Step 2: Apply for a personal consolidation loan. Even subprime lenders (OneMain Financial, OppLoans, Avant, Upstart, Best Egg) typically offer rates well below payday lending. Federal credit union Payday Alternative Loans (PALs) are capped at 28% APR by federal regulation (12 CFR ยง 701.21(c)(7)) and serve borrowers payday lenders typically target.

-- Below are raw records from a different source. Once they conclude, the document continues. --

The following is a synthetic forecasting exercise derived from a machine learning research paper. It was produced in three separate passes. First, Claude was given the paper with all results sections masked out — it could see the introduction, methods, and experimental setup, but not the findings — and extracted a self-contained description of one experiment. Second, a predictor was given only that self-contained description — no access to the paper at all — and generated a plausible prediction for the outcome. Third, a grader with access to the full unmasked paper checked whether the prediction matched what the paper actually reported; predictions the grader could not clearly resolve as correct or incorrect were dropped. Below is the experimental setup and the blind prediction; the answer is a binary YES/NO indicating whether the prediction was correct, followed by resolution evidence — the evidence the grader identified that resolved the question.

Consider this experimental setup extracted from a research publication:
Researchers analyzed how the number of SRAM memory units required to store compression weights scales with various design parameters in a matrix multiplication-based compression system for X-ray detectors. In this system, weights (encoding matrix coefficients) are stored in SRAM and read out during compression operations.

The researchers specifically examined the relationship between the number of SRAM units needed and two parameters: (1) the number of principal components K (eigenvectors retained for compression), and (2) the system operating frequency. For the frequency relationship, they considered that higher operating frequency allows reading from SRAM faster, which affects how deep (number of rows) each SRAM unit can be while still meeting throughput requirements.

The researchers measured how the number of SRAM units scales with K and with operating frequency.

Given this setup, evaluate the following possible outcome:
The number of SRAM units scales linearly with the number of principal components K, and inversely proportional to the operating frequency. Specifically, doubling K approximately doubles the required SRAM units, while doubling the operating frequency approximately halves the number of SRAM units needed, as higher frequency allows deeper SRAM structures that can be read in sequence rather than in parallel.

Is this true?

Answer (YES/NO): YES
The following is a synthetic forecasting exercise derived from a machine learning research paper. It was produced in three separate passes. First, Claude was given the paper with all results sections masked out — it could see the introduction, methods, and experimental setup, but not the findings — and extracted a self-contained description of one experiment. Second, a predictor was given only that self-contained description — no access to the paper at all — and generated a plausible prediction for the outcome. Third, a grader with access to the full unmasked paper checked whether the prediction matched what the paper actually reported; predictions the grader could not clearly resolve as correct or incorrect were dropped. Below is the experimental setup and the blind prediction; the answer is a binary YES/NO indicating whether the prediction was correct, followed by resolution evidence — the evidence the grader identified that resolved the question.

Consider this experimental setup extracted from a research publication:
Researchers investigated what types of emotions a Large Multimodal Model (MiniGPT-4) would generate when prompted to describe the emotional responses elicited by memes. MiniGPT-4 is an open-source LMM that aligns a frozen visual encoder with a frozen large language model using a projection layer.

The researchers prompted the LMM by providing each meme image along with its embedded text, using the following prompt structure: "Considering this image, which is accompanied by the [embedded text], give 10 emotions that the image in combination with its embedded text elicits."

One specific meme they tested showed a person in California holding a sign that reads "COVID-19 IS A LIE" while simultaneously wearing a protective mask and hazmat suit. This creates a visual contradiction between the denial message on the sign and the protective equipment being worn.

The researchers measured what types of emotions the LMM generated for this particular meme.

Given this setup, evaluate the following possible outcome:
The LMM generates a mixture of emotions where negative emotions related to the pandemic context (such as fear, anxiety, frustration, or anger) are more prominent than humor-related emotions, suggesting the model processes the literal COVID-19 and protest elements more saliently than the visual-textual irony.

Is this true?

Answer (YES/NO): YES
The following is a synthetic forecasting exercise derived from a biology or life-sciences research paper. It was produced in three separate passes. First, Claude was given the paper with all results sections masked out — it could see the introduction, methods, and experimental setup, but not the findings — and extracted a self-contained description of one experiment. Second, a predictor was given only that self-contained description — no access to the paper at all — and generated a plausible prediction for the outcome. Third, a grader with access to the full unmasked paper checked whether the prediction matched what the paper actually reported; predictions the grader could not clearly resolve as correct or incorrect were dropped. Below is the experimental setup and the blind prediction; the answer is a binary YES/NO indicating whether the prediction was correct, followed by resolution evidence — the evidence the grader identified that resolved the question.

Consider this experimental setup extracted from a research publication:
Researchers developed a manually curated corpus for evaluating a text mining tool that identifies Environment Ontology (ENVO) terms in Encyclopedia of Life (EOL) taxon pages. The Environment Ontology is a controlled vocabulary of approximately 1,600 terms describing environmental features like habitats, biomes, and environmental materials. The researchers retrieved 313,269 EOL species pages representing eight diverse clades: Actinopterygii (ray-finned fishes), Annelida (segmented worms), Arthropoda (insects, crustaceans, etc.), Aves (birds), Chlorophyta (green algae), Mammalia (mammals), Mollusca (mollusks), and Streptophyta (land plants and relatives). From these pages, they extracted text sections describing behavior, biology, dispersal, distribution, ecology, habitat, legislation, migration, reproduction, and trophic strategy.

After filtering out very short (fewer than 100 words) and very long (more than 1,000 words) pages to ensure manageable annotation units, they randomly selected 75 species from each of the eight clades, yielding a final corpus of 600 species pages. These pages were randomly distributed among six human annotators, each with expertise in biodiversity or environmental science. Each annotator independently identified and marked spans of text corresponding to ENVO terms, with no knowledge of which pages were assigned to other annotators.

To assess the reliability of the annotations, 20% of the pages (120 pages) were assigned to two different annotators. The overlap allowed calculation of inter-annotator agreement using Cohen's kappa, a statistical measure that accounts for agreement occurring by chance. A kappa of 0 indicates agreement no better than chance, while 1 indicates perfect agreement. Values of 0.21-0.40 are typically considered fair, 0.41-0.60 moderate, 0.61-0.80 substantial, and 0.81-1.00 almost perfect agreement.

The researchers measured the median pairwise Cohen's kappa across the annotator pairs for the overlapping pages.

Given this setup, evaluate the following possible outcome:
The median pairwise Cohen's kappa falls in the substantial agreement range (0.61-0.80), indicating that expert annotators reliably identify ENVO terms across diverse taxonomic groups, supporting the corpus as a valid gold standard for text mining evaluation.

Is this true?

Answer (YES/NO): YES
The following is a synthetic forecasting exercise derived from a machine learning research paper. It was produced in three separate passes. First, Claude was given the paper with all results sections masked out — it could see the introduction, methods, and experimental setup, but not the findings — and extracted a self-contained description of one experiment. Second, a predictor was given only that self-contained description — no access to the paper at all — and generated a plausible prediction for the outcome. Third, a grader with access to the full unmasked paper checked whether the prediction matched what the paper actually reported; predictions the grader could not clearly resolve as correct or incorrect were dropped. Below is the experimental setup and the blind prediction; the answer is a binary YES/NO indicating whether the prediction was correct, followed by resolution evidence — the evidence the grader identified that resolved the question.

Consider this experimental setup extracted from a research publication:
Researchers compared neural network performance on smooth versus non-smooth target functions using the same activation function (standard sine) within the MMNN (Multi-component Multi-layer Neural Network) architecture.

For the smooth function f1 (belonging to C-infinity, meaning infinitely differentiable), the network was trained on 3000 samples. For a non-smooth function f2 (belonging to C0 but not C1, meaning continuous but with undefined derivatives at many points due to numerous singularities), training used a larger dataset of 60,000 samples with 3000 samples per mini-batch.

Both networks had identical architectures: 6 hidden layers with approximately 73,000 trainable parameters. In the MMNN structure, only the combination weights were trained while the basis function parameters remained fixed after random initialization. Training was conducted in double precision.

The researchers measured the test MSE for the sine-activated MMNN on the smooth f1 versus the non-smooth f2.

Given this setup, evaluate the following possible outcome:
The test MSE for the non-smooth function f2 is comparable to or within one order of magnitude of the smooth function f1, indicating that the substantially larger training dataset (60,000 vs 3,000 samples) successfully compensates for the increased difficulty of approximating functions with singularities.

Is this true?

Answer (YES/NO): NO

Step 3: Use the loan proceeds to pay off the payday loans immediately. Visit each payday lender in person if storefront-based, or use the online portal for online payday loans. Pay the principal plus any unpaid fees in full to close the account.

Step 4: Don't take new payday loans afterward. The single most important behavioral change. Most payday loan consolidation failures come from borrowers who consolidate but then take a new payday loan in 60-90 days when a similar cash crunch hits. Address the underlying cash-flow problem (subscription audit, insurance shop, side income, hardship-program calls to other creditors) so the next crunch doesn't trigger a new payday loan.

Best lenders for payday loan consolidation.

Federal credit union PALs: 28% APR cap, $200-$2,000 loan amounts, 1-12 month terms. Available at federal credit unions to members. Joining most federal credit unions is easy ($5 association donation in many cases).

OneMain Financial: serves subprime borrowers at 18-35% APR. Loans of $1,500-$20,000.

Avant: APR 9-36%, focused on near-prime and subprime borrowers.

Upstart: uses alternative-data underwriting that can approve thin-file or subprime borrowers at 7.8-35.99% APR.

OppLoans (Opportunity Financial): serves the highest-risk subprime tier at 59-160% APR. Still much cheaper than payday loans, but the rates are above what most credit unions offer; use as last resort.

Smaller lenders or buy-here-pay-here equivalents: rare for cash loans, but some local credit unions offer unsecured small-dollar loans at 12-18% APR.

What if you can't qualify for any consolidation loan.

Apply at multiple credit unions. Underwriting flexibility varies. PenFed, Navy Federal (military), and most local credit unions can sometimes approve where online lenders won't.

Use state extended payment plan laws. About 20 states require payday lenders to offer at least one extended payment plan per year at no additional fee on borrower request before the loan defaults.

Get free credit counseling. Members of the National Foundation for Credit Counseling can negotiate with payday lenders to extend repayment over months at lower or no fees.

Negotiate hardship programs with each card issuer. Many borrowers in the payday-loan cycle also have credit cards. Lowering credit card APRs to 6-9% via hardship programs frees up cash to pay off the payday loans.

Add a co-applicant for a personal loan. A spouse or family member with stronger credit can help an application qualify when individual application wouldn't.

Why this consolidation is so beneficial. Payday loans are uniquely punishing among consumer debt. The combination of short term (14 days) and high fee ($15-$20 per $100) produces APRs that have no peer in mainstream lending. Replacing them with any installment loan at 12 months produces dramatic improvement, and any rate below 80% APR (which any reputable lender beats) saves money substantially.

The behavioral fix. Consolidation alone doesn't solve why you took payday loans in the first place. Common underlying causes: low cash reserves, irregular income, recurring unexpected expenses (car repair, medical co-pay, child care). Building a $500-$1,000 starter emergency fund post-consolidation prevents the next cycle. Apps like Earnin and Dave provide small advances on earned wages with no APR, which can substitute for payday loans during transition.

Federal action against payday lenders. The CFPB issued a payday lending rule in 2017 that required ability-to-repay underwriting. The rule was largely rescinded in 2020, and federal regulation of payday lending remains limited. State-level regulation varies dramatically: about 18 states plus DC effectively ban payday lending by capping APR at 36% or lower. The Consumer Federation of America maintains a state-by-state map.

Consolidating payday loans into anything more reasonable is one of the cleanest financial moves a borrower can make. The rate-spread math is overwhelming, and the behavioral break from the rollover cycle is even more valuable than the math.